Akin Akande, Abuja
Thousands of commuters in the Nyanya, Mararaba, Kubwa, Airport road axis of the Federal Capital Territory, Abuja were yesterday stranded at various bus stops while many of them were forced to trek long distance to their respective destinations due to the introduction of a new transport policy by the FCT administration which bans operation of mini-buses in those areas.
The FCT administration had announced last year that under its new transport policy, only high capacity buses would be allowed to ply certain routes in the city, a development that has pitched the administration against the mini-bus drivers who have vowed to resist the law.

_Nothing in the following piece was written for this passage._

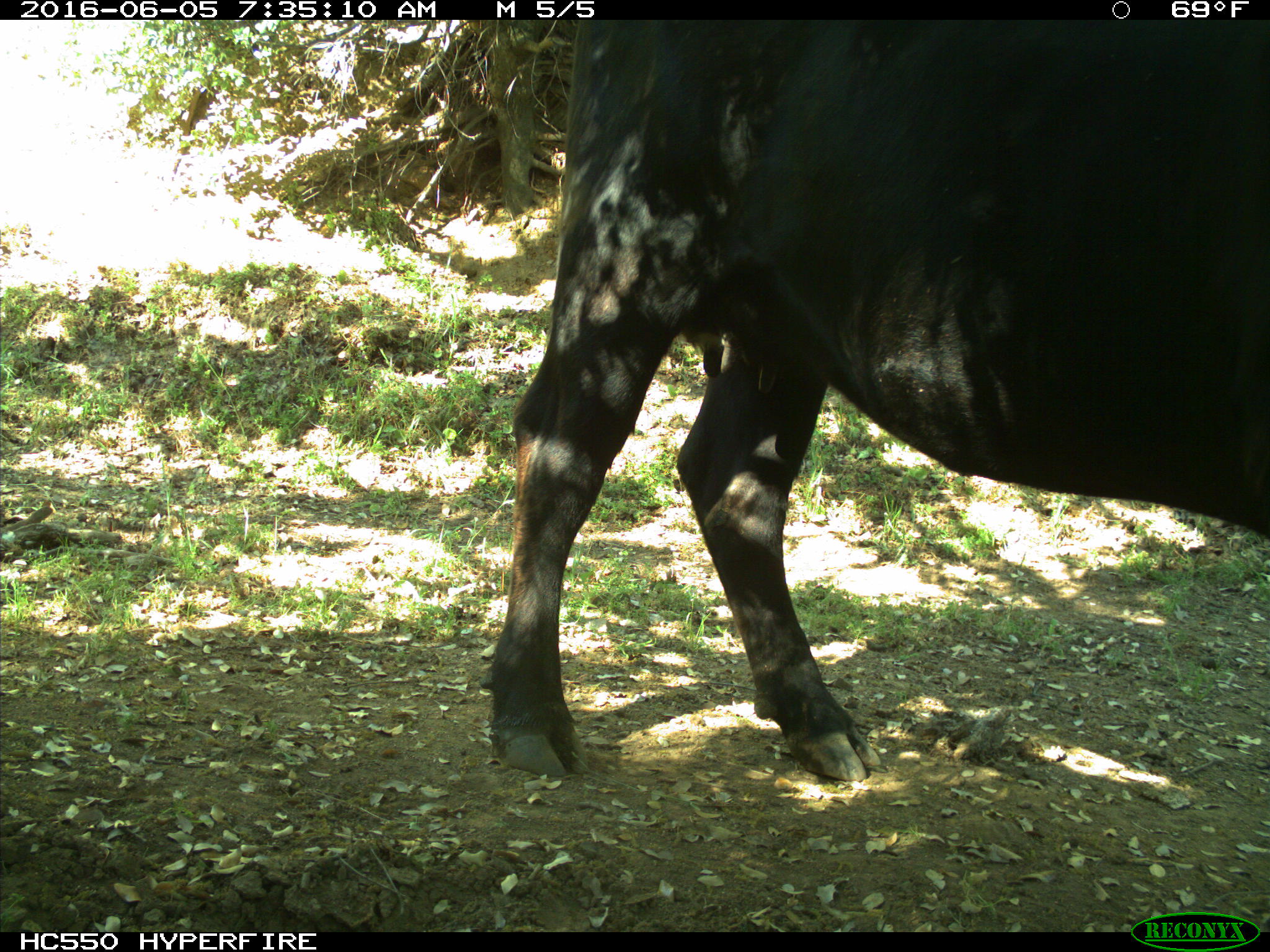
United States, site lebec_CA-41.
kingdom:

On Tuesday morning, there were heavily armed men of the Nigerian Police Force, Nigeria Army, Directorate of Vehicle Inspection, Nigerian Security and Civil Defence Corps on the popular Mararaba, Nyanya road to enforce the new policy while members of the Mini-bus Drivers Association staged a peaceful protest on the road where they set up burn fire and forced passengers out of mini-buses operating as well as blocking all the high capacity buses from entering the city center.
It took the quick intervention of the security agencies to disperse the angry drivers who insisted that none of their members would operate on the road until the policy was rescinded.
A commuter who spoke to our correspondent lamented the FCT administration’s policy which according to her was coming at a wrong time adding that the administration was only inviting chaos with its new policy.
Another one who pleaded anonymity said that the FCT Minister should as a matter of public interest; withdraw the policy as it has thrown many residents into hardship.
Reports from areas such as Airport road and Kubwa expressed roads also revealed that several commuters were forced to trek long distance to their destinations on Tuesday morning.
Meanwhile, as criticisms continue to trail the policy the Chairperson of Trade Union Congress of Nigeria, (FCT) chapter, Comrade Aliyu Abdulhakeem, has said the decision was hasty and ill informed.
He described the action as a ploy by the political class to inflict more sufferings on workers, particularly those residing in Abuja, noting that government ought to take into consideration the end users of the buses before banning them out rightly.
Abdulhakeem gave his opinion when he spoke to journalists at the union’s delegates conference holding in Abuja, where he also warned that the repercussion might be too costly for government when they (masses) revolt.